Des pays émergents, tels que l’Inde, la Chine, ou les pays arabes semblent réticents à l’y intégrer. Mais ce serait un retour en arrière, que dénoncent les pays les plus vulnérables, notamment la coalition des petites îles (Aosis) dont certaines pourraient disparaître à cause de la montée des eaux. Le Groupe intergouvernemental des experts sur l’évolution du climat (Giec) est lui aussi très clair : « Les impacts du réchauffement seront bien plus faibles à + 1,5 °C qu’à + 2 °C. ». En tout cas, le G20, qui s’est réuni à Bali (Indonésie) en même temps que la CoP, a réaffirmé son ambition de poursuivre les efforts pour limiter la hausse de la température mondiale à 1,5 °C, en accélérant la sortie progressive du charbon.

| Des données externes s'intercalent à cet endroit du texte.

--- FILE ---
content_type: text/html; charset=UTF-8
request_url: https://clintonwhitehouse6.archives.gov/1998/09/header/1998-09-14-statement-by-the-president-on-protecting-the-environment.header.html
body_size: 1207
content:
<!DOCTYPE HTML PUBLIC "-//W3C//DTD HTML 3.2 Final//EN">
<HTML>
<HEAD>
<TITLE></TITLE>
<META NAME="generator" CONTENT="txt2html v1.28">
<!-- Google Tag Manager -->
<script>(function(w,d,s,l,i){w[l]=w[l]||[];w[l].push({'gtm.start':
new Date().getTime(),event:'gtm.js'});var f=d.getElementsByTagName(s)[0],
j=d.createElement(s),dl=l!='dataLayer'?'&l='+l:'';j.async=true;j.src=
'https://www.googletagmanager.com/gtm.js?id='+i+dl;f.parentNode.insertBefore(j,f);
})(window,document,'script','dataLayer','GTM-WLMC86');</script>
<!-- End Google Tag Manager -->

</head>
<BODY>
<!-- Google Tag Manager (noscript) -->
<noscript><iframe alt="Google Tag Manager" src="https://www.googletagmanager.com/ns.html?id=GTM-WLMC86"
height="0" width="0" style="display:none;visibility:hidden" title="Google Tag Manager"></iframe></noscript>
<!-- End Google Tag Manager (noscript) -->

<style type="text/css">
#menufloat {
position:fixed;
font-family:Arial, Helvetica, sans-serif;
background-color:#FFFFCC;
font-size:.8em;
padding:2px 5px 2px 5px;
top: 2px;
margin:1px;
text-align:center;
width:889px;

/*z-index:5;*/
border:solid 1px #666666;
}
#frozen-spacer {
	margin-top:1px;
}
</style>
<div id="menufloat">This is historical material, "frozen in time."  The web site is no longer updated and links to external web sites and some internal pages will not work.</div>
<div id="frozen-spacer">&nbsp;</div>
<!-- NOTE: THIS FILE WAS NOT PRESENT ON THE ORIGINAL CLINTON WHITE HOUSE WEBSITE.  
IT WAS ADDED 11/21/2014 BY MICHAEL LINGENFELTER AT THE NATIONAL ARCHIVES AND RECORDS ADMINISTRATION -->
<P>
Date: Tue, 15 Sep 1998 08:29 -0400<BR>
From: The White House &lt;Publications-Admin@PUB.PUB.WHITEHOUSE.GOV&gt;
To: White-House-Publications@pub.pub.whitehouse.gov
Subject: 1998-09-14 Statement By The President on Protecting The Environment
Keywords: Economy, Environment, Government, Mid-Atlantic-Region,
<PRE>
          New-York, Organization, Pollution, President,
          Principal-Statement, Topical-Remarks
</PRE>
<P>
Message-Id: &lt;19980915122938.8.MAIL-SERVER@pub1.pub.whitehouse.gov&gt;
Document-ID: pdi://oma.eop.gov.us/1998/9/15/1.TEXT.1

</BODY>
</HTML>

Pertes et dommages : 300 millions de dollars proposés, 580 milliards nécessaires
Enjeu majeur de cette « CoP africaine », la question du financement des conséquences irréversibles du changement climatique a cristallisé les tensions. Le vice-ministre de l’Environnement hondurien (Honduras), Malcom Stufkens, a estimé que cette question conditionnerait la réussite ou non du sommet. Si une dizaine de pays (dont la France, l’Écosse, la Belgique, l’Allemagne, l’Irlande, l’Autriche, le Canada…) se sont engagés à verser 300 millions de dollars pour dédommager les pays vulnérables, le ministre a estimé qu’« il y a un problème d’échelle. Nos besoins en termes de pertes et dommages devraient atteindre 580 milliards de dollars par an d’ici 2030 et 1 700 milliards de dollars d’ici 2050. » Les engagements pour 300 millions paraissent d’autant plus dérisoires qu’à l’exception de la France et de l’Autriche, il ne s’agit pas de nouveaux financements mais d’une redirection de fonds déjà prévus. « Les gouvernements se contentent de déshabiller Pierre pour habiller Paul », a dénoncé Fanny Petitbon, responsable plaidoyer de Care France.
Autre point de tension : le mécanisme financier pour débloquer les fonds nécessaires. Réticente jusque-là, l’Union européenne s’est finalement rangée en faveur de la création d’un fond dédié aux pertes et dommages, à l’instar de 150 pays. D’autres solutions sont également sur la table : le G7 et le groupe d’États vulnérables V20 ont annoncé le lancement d’un « bouclier global », un système assurantiel d’un budget de 210 millions d’euros. Un système d’assurance « qui n’est pas le plus adapté pour répondre aux besoins des plus vulnérables », selon Fanny Petitbon. Dernière possibilité : une réforme des institutions financières (notamment le Fonds monétaire international et les Banques multilatérales de développement) pour leur permettre de débloquer davantage de fonds.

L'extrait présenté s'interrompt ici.